Exercise instructions: Your copy of the listing should match it exactly, only without pictures.

Dataset extract:
▬▬▬▬▬▬

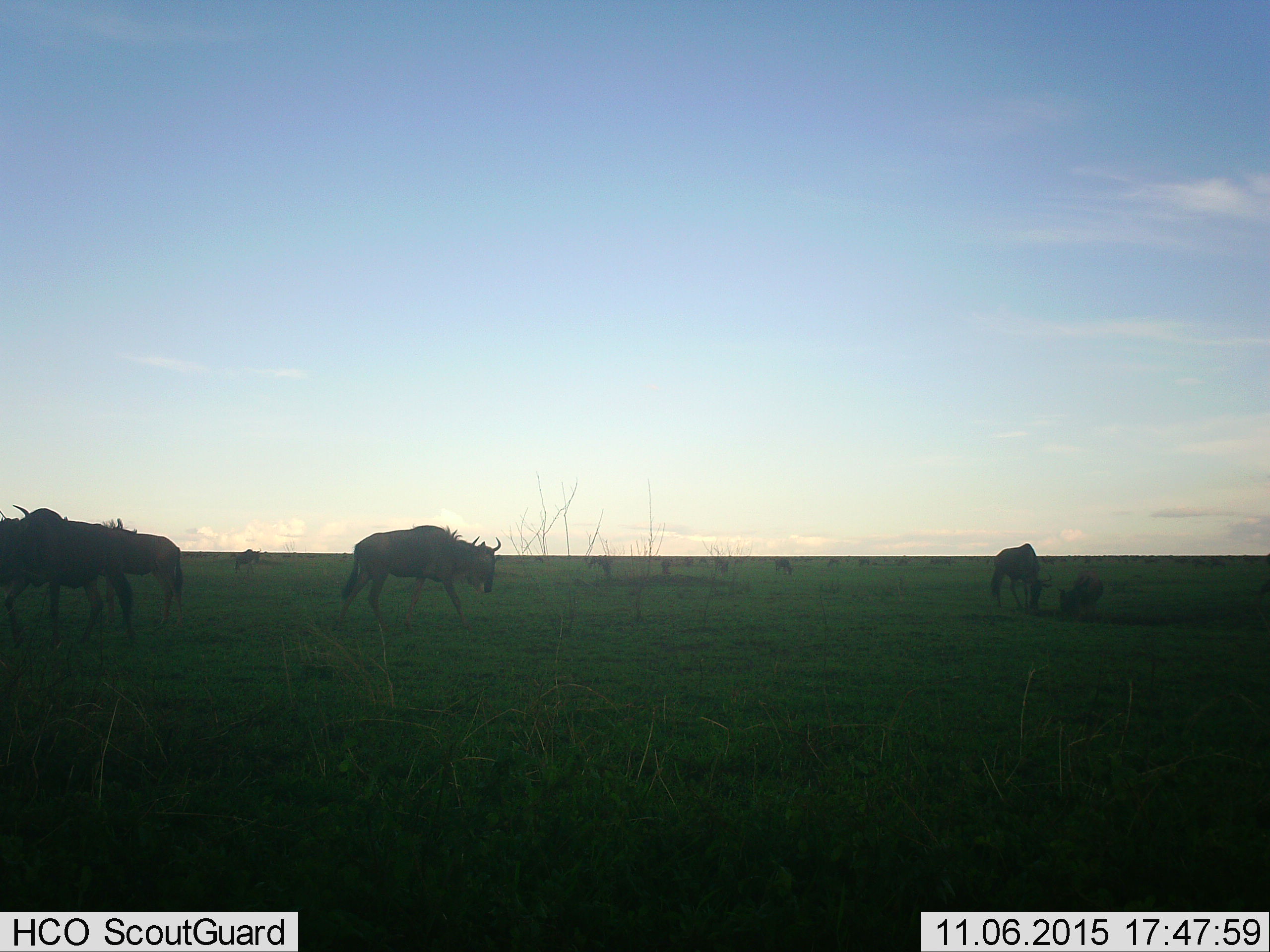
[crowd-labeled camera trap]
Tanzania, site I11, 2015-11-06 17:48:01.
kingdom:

▬▬▬▬▬▬

The completed task:
[crowd-labeled camera trap]
Tanzania, site I11, 2015-11-06 17:48:01.
kingdom:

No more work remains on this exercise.